▶ Source data
#####
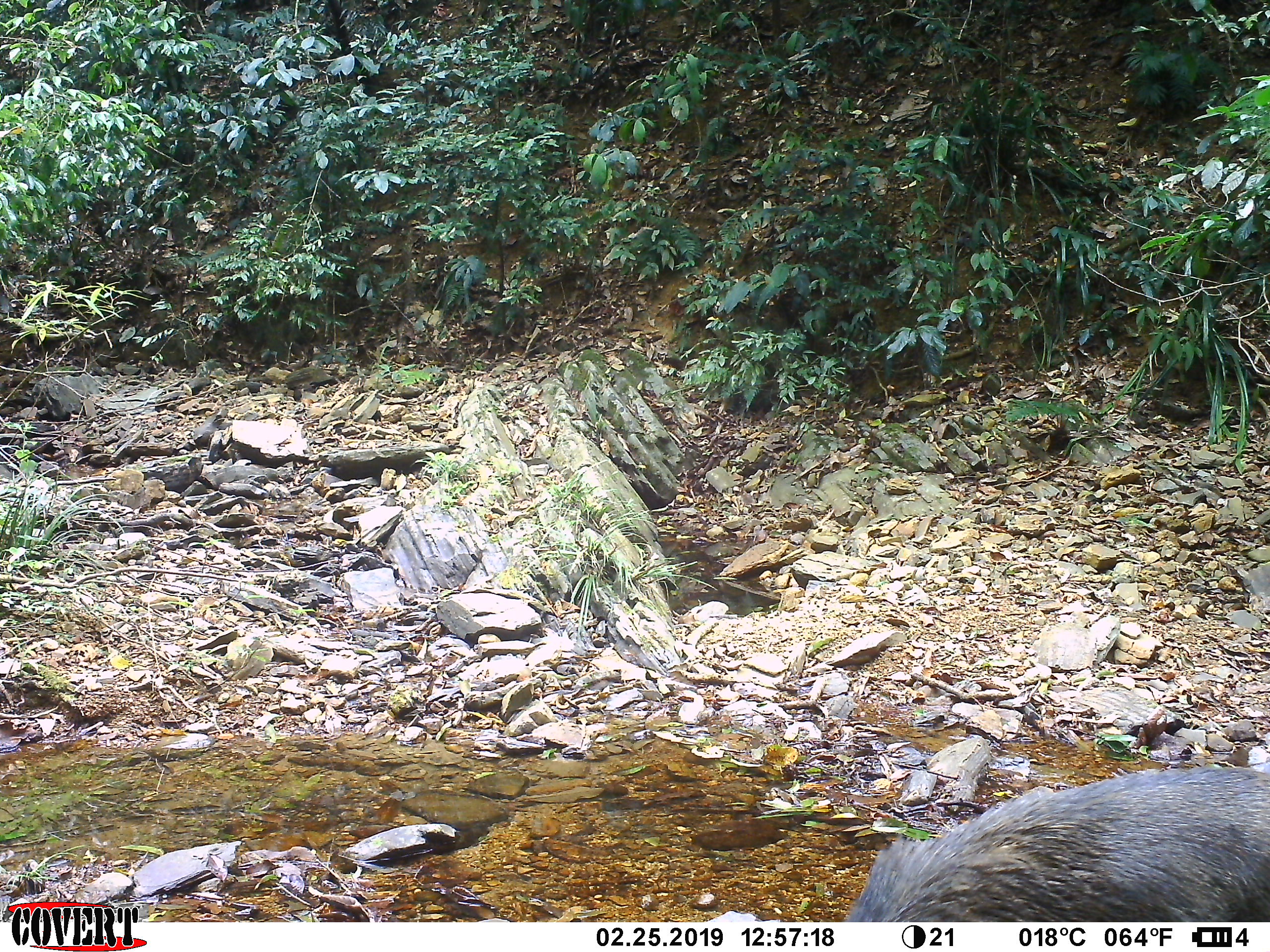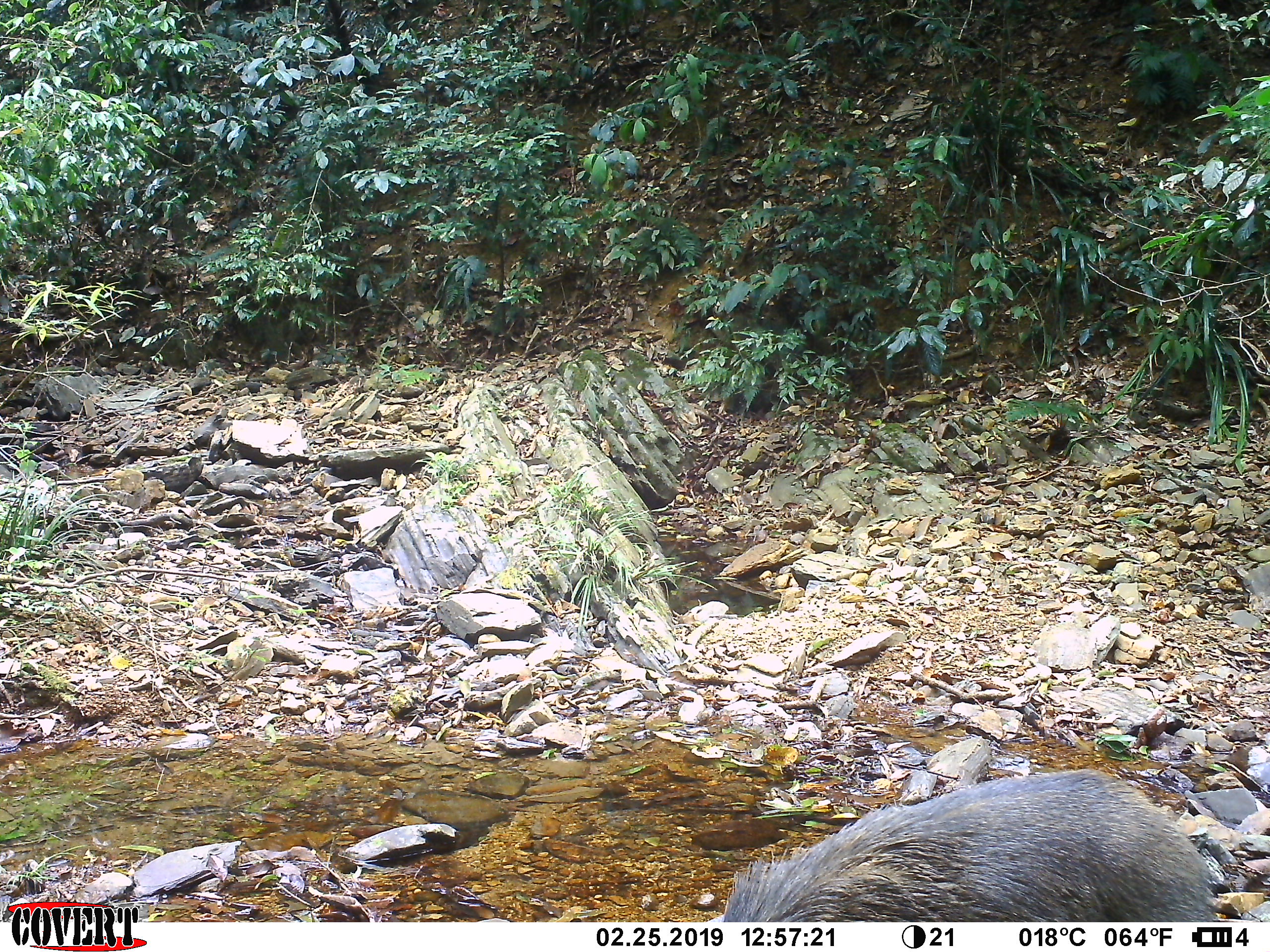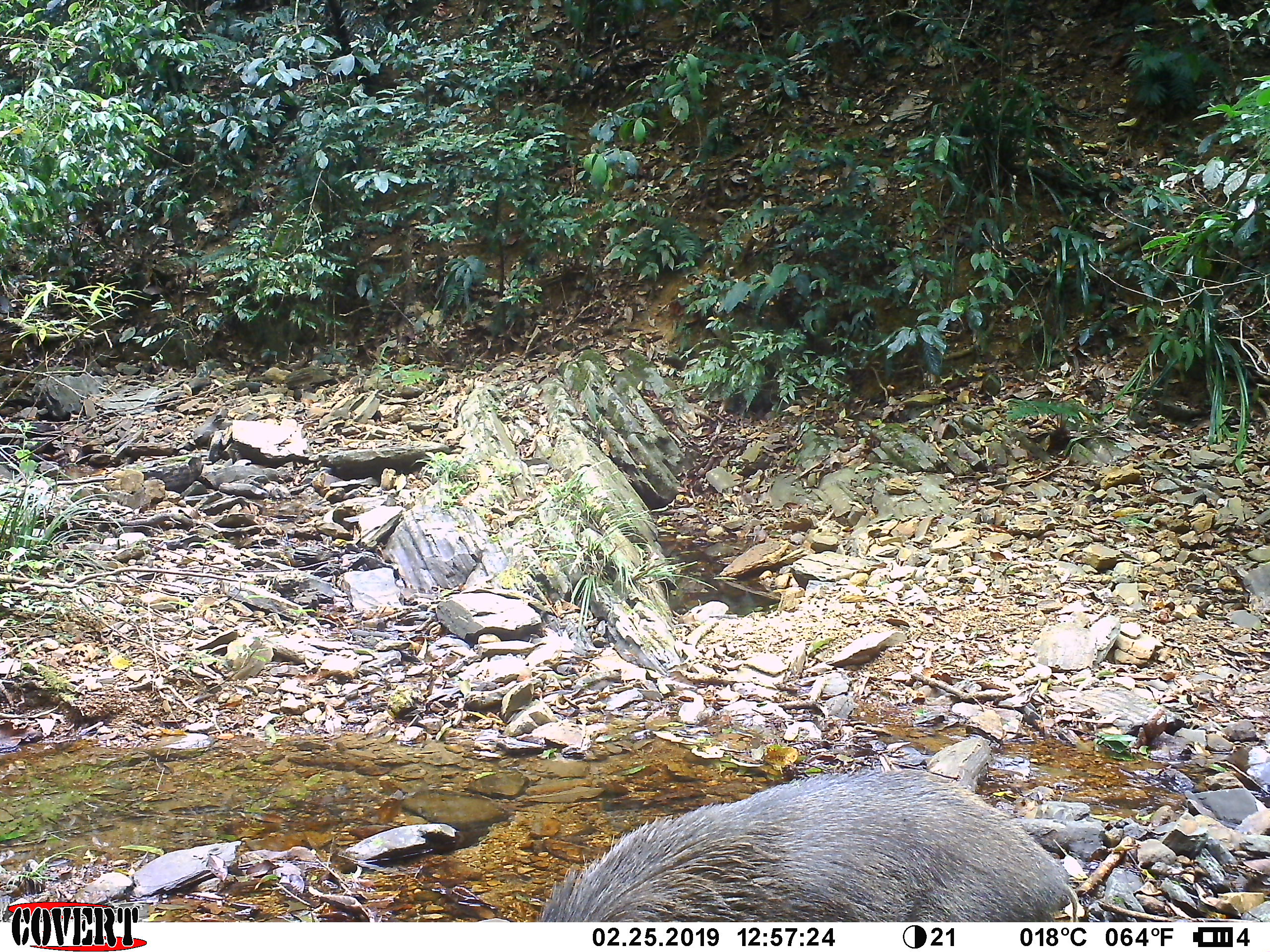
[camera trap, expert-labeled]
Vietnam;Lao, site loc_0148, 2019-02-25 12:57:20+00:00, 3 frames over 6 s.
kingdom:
#####
Where images occur in the data above, leave them out and repeat everything else exactly.

[camera trap, expert-labeled]
Vietnam;Lao, site loc_0148, 2019-02-25 12:57:20+00:00, 3 frames over 6 s.
kingdom:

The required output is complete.